Underground Wonders & Festival Fireworks
When winter’s bite drops to -20°C, Montrealers retreat into the Underground City—not just tunnels, but a parallel universe of jazz beneath Grand Central Station, of ramen shops tucked between metro stops, of the Eaton Centre’s art deco escalators ferrying shoppers past stained-glass murals. Surface again at the Montreal Museum of Fine Arts (free first Sundays), where the Bourgie Pavilion’s Tiffany glass windows scatter rainbows across Rodin sculptures.
But summer is when the city truly erupts. At Piknic Électronik ($20 CAD), DJs spin house music as crowds dance barefoot in the sand of Parc Jean-Drapeau, the Jacques Cartier Bridge glittering overhead. In July, the Just for Laughs Festival ($30+ CAD) turns Rue Saint-Denis into a comedy playground, while Montréal en Lumière (February) transforms Quartier des Spectacles into a Narnia of ice sculptures and maple taffy stations.
A Feast for the Senses
Follow the scent of burning maple wood to Schwartz’s Deli, where the sandwich ($10 CAD) arrives on wax paper, the rye bread barely containing its juicy, peppery filling. A block away, St-Viateur Bagel sells its hand-rolled, wood-fired bagels ($2 CAD) still warm, the sesame seeds clinging to your fingertips.
At Jean-Talon Market, Quebecois farmers hawk jars of violet-hued bleuet jam and wheels of Oka cheese, while the Havre aux Glaces stall scoops ice cream infused with lavender or spruce tips ($4 CAD).
For dinner, Joe’s chalkboard menu offers lobster spaghetti ($42 CAD), while Le Vin Papillon next door plates delicate vegetable dishes ($18 CAD) in a greenhouse lit by candlelight.
Where to Lay Your Head
- Fairmont The Queen Elizabeth ($250 CAD/night): Sleep where John Lennon held his Bed-In for Peace—the suite’s replica “Give Peace a Chance” sign still hangs above the bed.

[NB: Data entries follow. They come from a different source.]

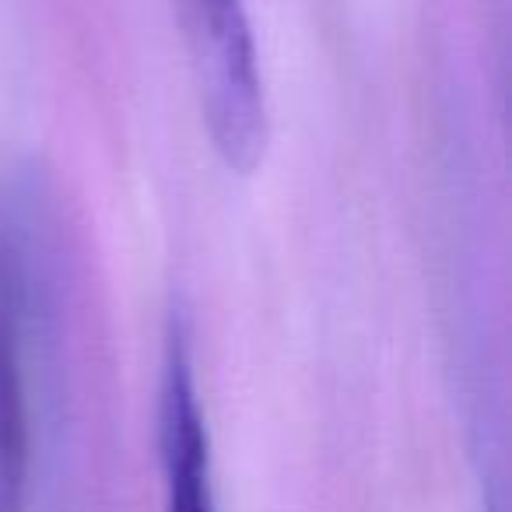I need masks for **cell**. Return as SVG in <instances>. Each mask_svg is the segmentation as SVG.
<instances>
[{"instance_id": "1", "label": "cell", "mask_w": 512, "mask_h": 512, "mask_svg": "<svg viewBox=\"0 0 512 512\" xmlns=\"http://www.w3.org/2000/svg\"><path fill=\"white\" fill-rule=\"evenodd\" d=\"M211 151L235 176L264 162L271 141L267 88L242 0H172Z\"/></svg>"}, {"instance_id": "2", "label": "cell", "mask_w": 512, "mask_h": 512, "mask_svg": "<svg viewBox=\"0 0 512 512\" xmlns=\"http://www.w3.org/2000/svg\"><path fill=\"white\" fill-rule=\"evenodd\" d=\"M158 467L165 512H221L211 470V439L183 320H172L165 334L158 379Z\"/></svg>"}, {"instance_id": "3", "label": "cell", "mask_w": 512, "mask_h": 512, "mask_svg": "<svg viewBox=\"0 0 512 512\" xmlns=\"http://www.w3.org/2000/svg\"><path fill=\"white\" fill-rule=\"evenodd\" d=\"M29 495V390H25V281L0 235V512H25Z\"/></svg>"}]
</instances>
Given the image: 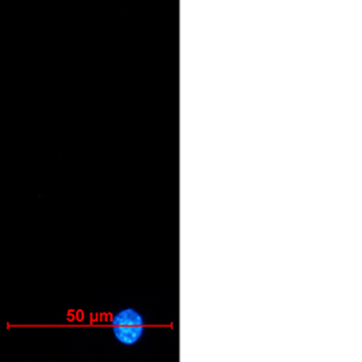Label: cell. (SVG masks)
I'll use <instances>...</instances> for the list:
<instances>
[{"label": "cell", "instance_id": "cell-1", "mask_svg": "<svg viewBox=\"0 0 362 362\" xmlns=\"http://www.w3.org/2000/svg\"><path fill=\"white\" fill-rule=\"evenodd\" d=\"M110 329L119 345L132 347L137 345L146 335V317L139 310L132 307L122 308L112 316Z\"/></svg>", "mask_w": 362, "mask_h": 362}]
</instances>
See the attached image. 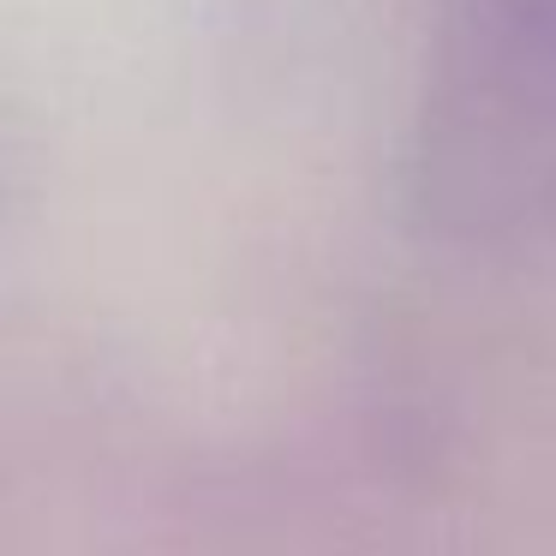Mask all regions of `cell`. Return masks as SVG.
I'll return each instance as SVG.
<instances>
[{
  "label": "cell",
  "instance_id": "cell-1",
  "mask_svg": "<svg viewBox=\"0 0 556 556\" xmlns=\"http://www.w3.org/2000/svg\"><path fill=\"white\" fill-rule=\"evenodd\" d=\"M467 18L503 49L556 54V0H467Z\"/></svg>",
  "mask_w": 556,
  "mask_h": 556
}]
</instances>
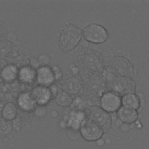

- Hotel William Gray ($200 CAD/night): A boutique stay in Old Montreal with a rooftop hot tub overlooking the basilica.
- Mile End Airbnb ($100 CAD/night): A loft with a turntable and a balcony perfect for watching the sunset over St. Laurent Boulevard.
Navigating the Mosaic
The metro’s azure-tiled stations ($3.50 CAD per ride) feel like a 1960s sci-fi film, especially the spaceship-like Square-Victoria-OACI entrance. Rent a BIXI bike ($5 CAD/day) to pedal the Lachine Canal, stopping at the Atwater Market for a picnic of duck and sourdough. Or take taxi ($20 CAD cross-city) to the Mile End, where alleyway murals bloom like wildflowers and the sound of French mingles with Portuguese and Yiddish.
When to Come
June to August brings terrasses (outdoor patios) overflowing with rosé and the International Jazz Festival’s free concerts. But December has its own magic: ice skaters twirl under the glow of a thousand fairy lights at the Old Port.
The Montreal Moment
This is a city that lingers in your senses long after you leave—in the memory of biting into a bagel still hot from the wood oven, in the echo of your footsteps on a snowy street, in the way the light slants through the maple trees on Mount Royal, turning the whole city gold.